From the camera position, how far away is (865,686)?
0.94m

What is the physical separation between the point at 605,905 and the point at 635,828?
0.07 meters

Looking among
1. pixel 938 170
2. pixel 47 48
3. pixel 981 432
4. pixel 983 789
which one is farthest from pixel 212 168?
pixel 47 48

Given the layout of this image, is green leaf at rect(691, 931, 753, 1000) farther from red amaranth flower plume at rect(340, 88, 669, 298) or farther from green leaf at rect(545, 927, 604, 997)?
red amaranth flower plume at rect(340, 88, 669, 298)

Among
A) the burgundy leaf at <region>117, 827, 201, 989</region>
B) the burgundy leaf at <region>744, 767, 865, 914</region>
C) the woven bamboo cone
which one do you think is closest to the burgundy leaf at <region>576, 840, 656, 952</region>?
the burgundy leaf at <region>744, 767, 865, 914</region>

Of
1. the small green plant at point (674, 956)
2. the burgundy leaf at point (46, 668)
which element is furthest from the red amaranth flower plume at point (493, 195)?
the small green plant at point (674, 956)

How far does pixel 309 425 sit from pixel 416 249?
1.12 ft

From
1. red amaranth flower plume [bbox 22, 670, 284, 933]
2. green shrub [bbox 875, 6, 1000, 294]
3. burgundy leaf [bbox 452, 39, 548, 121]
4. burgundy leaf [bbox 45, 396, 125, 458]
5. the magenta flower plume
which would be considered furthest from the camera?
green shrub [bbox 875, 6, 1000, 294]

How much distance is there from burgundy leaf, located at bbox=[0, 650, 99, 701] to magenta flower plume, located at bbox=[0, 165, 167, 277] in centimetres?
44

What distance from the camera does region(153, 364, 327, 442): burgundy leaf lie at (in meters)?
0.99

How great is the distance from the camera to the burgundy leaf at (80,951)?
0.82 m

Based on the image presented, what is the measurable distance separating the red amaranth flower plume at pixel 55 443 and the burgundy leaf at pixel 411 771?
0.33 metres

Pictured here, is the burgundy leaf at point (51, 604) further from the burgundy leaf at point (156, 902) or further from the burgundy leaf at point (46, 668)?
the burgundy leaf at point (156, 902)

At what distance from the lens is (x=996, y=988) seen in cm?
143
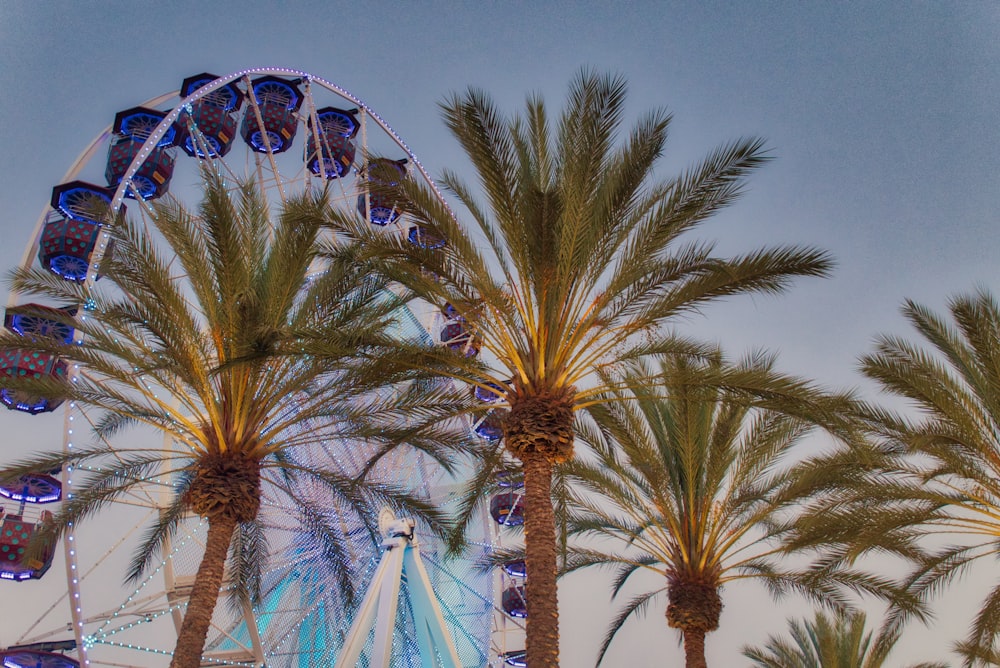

**TASK DETAILS**
Rewrite the data above, changing every "magenta flower plume" to "purple flower plume" and keeping everything else the same. Leave the pictures out of your answer.

**OUTPUT FOR THIS EXERCISE**
From the camera position, how far away is (865,686)?
0.94m

What is the physical separation between the point at 605,905 and the point at 635,828?
0.07 meters

Looking among
1. pixel 938 170
2. pixel 47 48
3. pixel 981 432
4. pixel 983 789
which one is farthest from pixel 212 168?
pixel 47 48

Given the layout of this image, is green leaf at rect(691, 931, 753, 1000) farther from red amaranth flower plume at rect(340, 88, 669, 298) or farther from green leaf at rect(545, 927, 604, 997)?
red amaranth flower plume at rect(340, 88, 669, 298)

Among
A) the burgundy leaf at <region>117, 827, 201, 989</region>
B) the burgundy leaf at <region>744, 767, 865, 914</region>
C) the woven bamboo cone
which one do you think is closest to the burgundy leaf at <region>576, 840, 656, 952</region>?
the burgundy leaf at <region>744, 767, 865, 914</region>

Of
1. the small green plant at point (674, 956)
2. the burgundy leaf at point (46, 668)
which element is furthest from the red amaranth flower plume at point (493, 195)?
the small green plant at point (674, 956)

How far does pixel 309 425 sit from pixel 416 249?
1.12 ft

From
1. red amaranth flower plume [bbox 22, 670, 284, 933]
2. green shrub [bbox 875, 6, 1000, 294]
3. burgundy leaf [bbox 452, 39, 548, 121]
4. burgundy leaf [bbox 45, 396, 125, 458]
5. the purple flower plume
which would be considered furthest from the camera?
green shrub [bbox 875, 6, 1000, 294]

How much distance is there from burgundy leaf, located at bbox=[0, 650, 99, 701] to purple flower plume, located at bbox=[0, 165, 167, 277] in centimetres?
44

What distance from the camera does region(153, 364, 327, 442): burgundy leaf lie at (in meters)?
0.99

How great is the distance from the camera to the burgundy leaf at (80,951)?
0.82 m

Based on the image presented, what is the measurable distance separating the red amaranth flower plume at pixel 55 443 and the burgundy leaf at pixel 411 771?
0.33 metres

Pictured here, is the burgundy leaf at point (51, 604) further from the burgundy leaf at point (156, 902) or further from the burgundy leaf at point (46, 668)?
the burgundy leaf at point (156, 902)

At what distance from the lens is (x=996, y=988) seen in cm?
143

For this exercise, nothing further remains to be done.